If you’ve seen any of Van Dormael’s previous films (which include Toto The Hero and The Eighth Day), you’ll have experienced this odd whiplash effect between the whimsical and the vicious, the shallowly observed and the voyeuristic. Van Dormael has clearly taken some of these criticisms on board – voyeurism is an explicit theme in The Brand New Testament – but it’s frankly remarkable that in the 25 years since Toto, he doesn’t seem to have got any better at it.
The Brand New Testament is gooey at its core and lazy with it. Escaping from God’s wrath, Ea flees into urban Brussels through a tunnel at the back of a washing machine. Ea has never left the apartment before, so how does she know this escape route is there? We don’t know. As she wanders the city collecting life stories for her New Testament, she also collects people’s tears in a little vial. Where did this vial come from? To what use does Ea put the tears? We never find out. Ea begins to play matchmaker between the lost souls she meets, based on the music that their hearts play. The contract killer whose music is Schubert’s ‘Death and the Maiden’ is matched with a sad amputee who music is Handel’s ‘Lascia ch’io pianga’. Does this come to anything? Not really, no. Somewhere in the middle of all this Catherine Deneuve leaves her husband for a gorilla. Actually, she breaks the gorilla out of a circus (nobody seems to mind) and later has entirely human babies with it.

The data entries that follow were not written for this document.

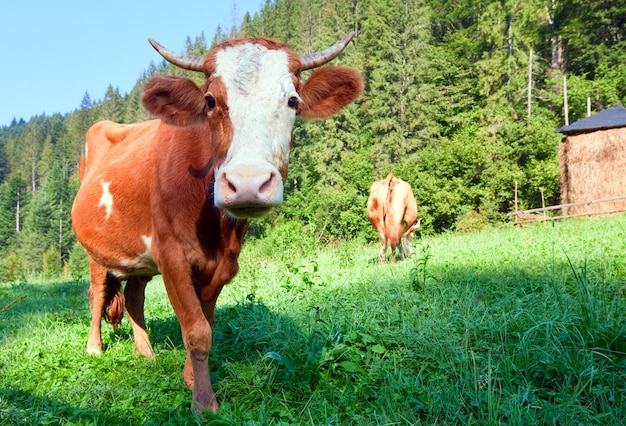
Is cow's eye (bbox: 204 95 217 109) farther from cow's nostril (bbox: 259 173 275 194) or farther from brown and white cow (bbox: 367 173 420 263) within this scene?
brown and white cow (bbox: 367 173 420 263)

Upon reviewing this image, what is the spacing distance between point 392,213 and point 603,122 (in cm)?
1671

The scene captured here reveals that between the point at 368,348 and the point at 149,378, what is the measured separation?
164 cm

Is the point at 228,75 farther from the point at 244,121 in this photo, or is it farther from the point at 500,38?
the point at 500,38

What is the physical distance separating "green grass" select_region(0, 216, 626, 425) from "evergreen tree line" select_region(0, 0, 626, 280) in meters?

It should be clear by now both that there’s a lot going on in The Brand New Testament, and that almost none of it makes sense. There’s almost certainly a sly joke here at the incoherence of the actual New Testament, but it’s not a joke that illuminates or elucidates anything. If the idea is that life could be lived a lot better if our minds were more open, well, fine – but I’m not sure you need to go as far as interspecies sex to make that point. Nor is having God deported as a failed asylum seeker quite the satirical coup the film thinks it is; the joke residing entirely in the fact that He’s sent to Uzbekistan, which is obviously some sort of shithole.
Still, I suppose it’s instructive to realise that Belgians have their own Belgium – a place they just don’t know what to do with it and need to dismiss as a joke. The Brand New Testament is an insular and hateful little trifle, an encyclopaedia of the director’s long-standing obsessions and little else. It’s a total Belgium.
The Brand New Testament is out now on DVD.